West Virginia Guard Tarik Phillip Leads Mountaineers In Assists, Working On Improvments

West Virginia guard Tarik Phillip must fill a critical role on this year's edition of the Mountaineer basketball team, and with equal parts of confidence and hard work, he believes he can be the player head coach Bob Huggins needs.

Phillip, who has handled back-up point guard duties this year, wasn't always envisioned in that role. Coming to West Virginia from Brooklyn, N.Y. (by way of Queen City Prep and Independence Community College), Phillip was more of a scorer than a plate setter, although he did average seven assists per game during his year of prep school play. At WVU last year, he was something of a jack-of-all-trades in the backcourt, but he wasn't called upon a great deal at the point, as the Mountaineers had both Juwan Staten and Gary Browne to handle the load there.

This year, Phillip was likely destined for a similar role until James "Beetle" Bolden suffered a season-ending knee injury that cut down WVU's options up top. While he was going to get more run at the point, that injury pushed him even further into the play-starting function, and he is becoming more comfortable there. He's closing in on a 3-2 assist-to-turnover ratio (30-11 after nine games, which is tops on the team), and has definite improvement goals in mind.

“I'm just trying to run the offense, to understand exactly what Huggs wants, and where to get my players the ball where they can score,” Phillip noted. “I really think we can score the ball on this team. It’s just a matter of being in sync. It's knowing where people like to get their shots. Someone will be cutting and throwing it behind them instead of leading them to the basket, that type of thing.”

The junior is also feeling more comfortable playing with the different lineups that Huggins and his staff employ. While Phillip and fellow sub Jaysean Paige often make their initial appearances in games at or near the same time, he feels good no matter who is on the floor.
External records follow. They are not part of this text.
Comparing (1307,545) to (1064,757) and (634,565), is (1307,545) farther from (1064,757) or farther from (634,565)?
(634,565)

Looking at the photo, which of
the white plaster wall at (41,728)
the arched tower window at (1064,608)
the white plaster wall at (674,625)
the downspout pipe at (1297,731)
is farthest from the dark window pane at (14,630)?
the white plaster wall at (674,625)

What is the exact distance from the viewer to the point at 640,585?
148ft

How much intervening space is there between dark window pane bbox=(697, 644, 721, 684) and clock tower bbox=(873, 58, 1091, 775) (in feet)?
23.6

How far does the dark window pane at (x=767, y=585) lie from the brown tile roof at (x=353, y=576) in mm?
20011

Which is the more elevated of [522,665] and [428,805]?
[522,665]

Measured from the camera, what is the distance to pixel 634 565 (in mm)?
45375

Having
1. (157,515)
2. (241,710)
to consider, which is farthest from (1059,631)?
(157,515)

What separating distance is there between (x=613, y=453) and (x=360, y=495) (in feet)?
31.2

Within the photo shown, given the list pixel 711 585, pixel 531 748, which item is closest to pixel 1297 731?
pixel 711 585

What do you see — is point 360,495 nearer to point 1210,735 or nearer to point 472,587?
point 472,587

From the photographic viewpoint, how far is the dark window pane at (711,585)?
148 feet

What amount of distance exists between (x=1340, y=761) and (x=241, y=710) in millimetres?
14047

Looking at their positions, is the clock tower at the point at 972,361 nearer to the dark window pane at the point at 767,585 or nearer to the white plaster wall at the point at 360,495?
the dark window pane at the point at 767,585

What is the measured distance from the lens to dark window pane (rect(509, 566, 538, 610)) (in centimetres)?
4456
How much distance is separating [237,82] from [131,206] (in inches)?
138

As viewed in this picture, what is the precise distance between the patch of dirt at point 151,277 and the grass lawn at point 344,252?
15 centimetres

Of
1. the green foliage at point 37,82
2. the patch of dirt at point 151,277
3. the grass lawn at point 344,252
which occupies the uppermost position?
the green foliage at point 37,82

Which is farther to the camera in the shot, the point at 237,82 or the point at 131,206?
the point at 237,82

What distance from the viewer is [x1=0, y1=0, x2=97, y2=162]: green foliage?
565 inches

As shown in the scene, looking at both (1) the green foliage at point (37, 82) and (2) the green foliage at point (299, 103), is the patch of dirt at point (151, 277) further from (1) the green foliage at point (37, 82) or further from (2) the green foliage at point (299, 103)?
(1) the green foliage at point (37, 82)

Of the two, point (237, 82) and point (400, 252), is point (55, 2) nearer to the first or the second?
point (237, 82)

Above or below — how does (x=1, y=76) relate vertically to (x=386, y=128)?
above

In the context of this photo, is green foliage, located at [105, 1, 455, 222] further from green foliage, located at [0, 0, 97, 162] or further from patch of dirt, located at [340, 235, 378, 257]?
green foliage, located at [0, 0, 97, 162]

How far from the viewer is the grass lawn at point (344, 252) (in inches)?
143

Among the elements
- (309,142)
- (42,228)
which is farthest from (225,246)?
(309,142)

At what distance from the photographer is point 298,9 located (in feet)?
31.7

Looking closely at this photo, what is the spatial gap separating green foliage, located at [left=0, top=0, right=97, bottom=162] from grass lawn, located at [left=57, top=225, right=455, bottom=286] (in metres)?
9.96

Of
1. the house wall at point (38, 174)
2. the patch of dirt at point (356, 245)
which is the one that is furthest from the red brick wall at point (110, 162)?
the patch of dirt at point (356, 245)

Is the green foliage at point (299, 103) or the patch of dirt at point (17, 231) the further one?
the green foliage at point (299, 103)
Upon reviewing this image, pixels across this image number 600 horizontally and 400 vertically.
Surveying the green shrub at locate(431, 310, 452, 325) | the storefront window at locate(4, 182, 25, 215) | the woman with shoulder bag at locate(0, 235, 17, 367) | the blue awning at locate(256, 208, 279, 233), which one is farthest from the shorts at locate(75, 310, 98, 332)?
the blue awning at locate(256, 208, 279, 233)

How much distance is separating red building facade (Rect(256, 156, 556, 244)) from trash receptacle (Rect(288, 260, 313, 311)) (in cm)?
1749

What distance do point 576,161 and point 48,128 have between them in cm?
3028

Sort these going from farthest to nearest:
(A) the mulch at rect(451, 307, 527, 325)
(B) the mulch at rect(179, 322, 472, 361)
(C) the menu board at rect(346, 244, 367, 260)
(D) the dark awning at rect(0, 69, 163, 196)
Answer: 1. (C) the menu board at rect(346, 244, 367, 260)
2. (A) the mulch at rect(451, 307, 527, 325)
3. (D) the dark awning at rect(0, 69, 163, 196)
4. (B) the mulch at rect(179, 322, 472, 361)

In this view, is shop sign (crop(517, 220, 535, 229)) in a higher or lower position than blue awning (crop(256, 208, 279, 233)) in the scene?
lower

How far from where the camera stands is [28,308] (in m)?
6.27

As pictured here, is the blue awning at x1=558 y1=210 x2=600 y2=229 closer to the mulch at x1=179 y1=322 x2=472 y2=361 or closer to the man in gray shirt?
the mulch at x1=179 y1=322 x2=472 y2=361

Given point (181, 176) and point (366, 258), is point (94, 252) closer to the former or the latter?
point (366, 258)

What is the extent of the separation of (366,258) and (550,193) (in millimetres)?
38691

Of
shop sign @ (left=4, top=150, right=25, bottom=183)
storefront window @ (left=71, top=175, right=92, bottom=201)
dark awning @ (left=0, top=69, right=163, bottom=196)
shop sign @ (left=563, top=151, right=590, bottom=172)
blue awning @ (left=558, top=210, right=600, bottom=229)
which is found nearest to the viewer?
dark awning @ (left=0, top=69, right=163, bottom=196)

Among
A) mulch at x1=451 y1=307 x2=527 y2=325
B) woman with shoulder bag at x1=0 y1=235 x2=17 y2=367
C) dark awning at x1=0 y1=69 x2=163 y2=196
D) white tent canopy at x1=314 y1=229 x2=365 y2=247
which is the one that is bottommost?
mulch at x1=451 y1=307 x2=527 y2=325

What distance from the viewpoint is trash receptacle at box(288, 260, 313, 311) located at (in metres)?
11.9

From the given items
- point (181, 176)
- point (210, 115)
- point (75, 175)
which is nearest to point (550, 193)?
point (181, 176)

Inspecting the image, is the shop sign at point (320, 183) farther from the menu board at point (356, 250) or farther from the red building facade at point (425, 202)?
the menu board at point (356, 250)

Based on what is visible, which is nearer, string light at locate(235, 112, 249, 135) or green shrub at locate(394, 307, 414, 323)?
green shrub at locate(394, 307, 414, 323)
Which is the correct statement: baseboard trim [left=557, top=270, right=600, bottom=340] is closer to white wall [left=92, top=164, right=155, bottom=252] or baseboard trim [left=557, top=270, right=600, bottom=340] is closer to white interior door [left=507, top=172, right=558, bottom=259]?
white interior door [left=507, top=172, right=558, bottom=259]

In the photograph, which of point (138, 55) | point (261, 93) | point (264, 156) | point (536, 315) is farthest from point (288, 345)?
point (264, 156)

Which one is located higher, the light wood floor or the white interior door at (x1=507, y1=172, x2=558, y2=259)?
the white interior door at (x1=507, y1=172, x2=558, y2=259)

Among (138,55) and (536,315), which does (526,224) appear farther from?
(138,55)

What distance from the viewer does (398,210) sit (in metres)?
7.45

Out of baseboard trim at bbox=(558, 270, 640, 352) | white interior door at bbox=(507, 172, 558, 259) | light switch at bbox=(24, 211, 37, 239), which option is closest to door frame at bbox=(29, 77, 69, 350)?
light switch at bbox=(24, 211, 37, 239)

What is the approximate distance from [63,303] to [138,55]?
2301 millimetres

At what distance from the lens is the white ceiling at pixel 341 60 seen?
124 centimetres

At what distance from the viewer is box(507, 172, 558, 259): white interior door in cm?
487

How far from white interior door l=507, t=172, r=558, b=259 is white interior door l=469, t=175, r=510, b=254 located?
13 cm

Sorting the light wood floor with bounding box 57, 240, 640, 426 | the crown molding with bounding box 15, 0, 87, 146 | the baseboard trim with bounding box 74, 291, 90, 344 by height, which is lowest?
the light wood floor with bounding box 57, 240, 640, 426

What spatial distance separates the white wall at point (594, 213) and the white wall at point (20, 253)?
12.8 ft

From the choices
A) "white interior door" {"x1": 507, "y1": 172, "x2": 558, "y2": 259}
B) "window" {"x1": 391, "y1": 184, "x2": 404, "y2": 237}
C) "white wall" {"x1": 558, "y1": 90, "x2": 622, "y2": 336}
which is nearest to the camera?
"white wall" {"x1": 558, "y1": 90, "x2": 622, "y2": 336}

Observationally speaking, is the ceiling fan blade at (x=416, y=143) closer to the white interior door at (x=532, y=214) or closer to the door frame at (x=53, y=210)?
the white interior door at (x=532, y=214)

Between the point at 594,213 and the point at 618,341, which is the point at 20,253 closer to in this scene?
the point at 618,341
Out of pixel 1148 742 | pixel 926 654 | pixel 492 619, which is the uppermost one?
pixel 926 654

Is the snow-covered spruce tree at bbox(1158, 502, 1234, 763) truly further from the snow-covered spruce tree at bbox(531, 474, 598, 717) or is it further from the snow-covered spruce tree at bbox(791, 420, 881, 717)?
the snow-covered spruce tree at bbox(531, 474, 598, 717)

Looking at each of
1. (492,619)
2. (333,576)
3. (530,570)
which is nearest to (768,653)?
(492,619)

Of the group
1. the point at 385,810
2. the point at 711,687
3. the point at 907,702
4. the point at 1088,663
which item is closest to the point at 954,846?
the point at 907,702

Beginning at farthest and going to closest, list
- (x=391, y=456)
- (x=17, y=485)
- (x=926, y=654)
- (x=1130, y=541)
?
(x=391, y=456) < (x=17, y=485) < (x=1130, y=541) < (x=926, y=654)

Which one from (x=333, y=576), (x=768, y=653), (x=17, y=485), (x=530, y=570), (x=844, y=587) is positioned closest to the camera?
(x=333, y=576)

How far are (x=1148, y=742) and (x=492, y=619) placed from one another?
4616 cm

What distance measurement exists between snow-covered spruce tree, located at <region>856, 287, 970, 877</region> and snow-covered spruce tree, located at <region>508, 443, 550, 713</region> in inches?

“Not trying to toot my own horn, but I know the players on this team, and their tendencies, so I feel like I can play with whoever is in there,” said Phillip, who is tallying almost 21 minutes per game. In that time, however, he's dealt out more assists than anyone else, showing that he is figuring out the right pass to make and getting it to teammates in position to score.

Phillip also hopes to bolster his shooting percentage (33%) and ability to help in the scoring column (5.1 ppg), and admits he learned a lesson during a stretch in which he wasn't in the gym as much as he was earlier in the semester. Forcefully reminded of that by Huggins, he has made more time recently to do so, even in the face of final exams.

“I feel like in the beginning of the season I was in the gym more than I was the past couple of weeks, but I feel like I’ve gotten back in there more recently,” he confirmed. “You're thinking your jump shot is on point for right now, and then a few weeks later it falls off. You have to be in there. Finals and study haven't really been a problem, because we have a great academic staff , but still, studying and classes do take time.”

Getting a couple more shots to fall would certainly help Phillip, and WVU, as the season progresses, but it's his role in moving the ball and attacking defenses that might be of the most importance for now. If he continues to improve and give the Mountaineers a reliable presence, they will be much better prepared to keep their offense running efficiently over the course of each game.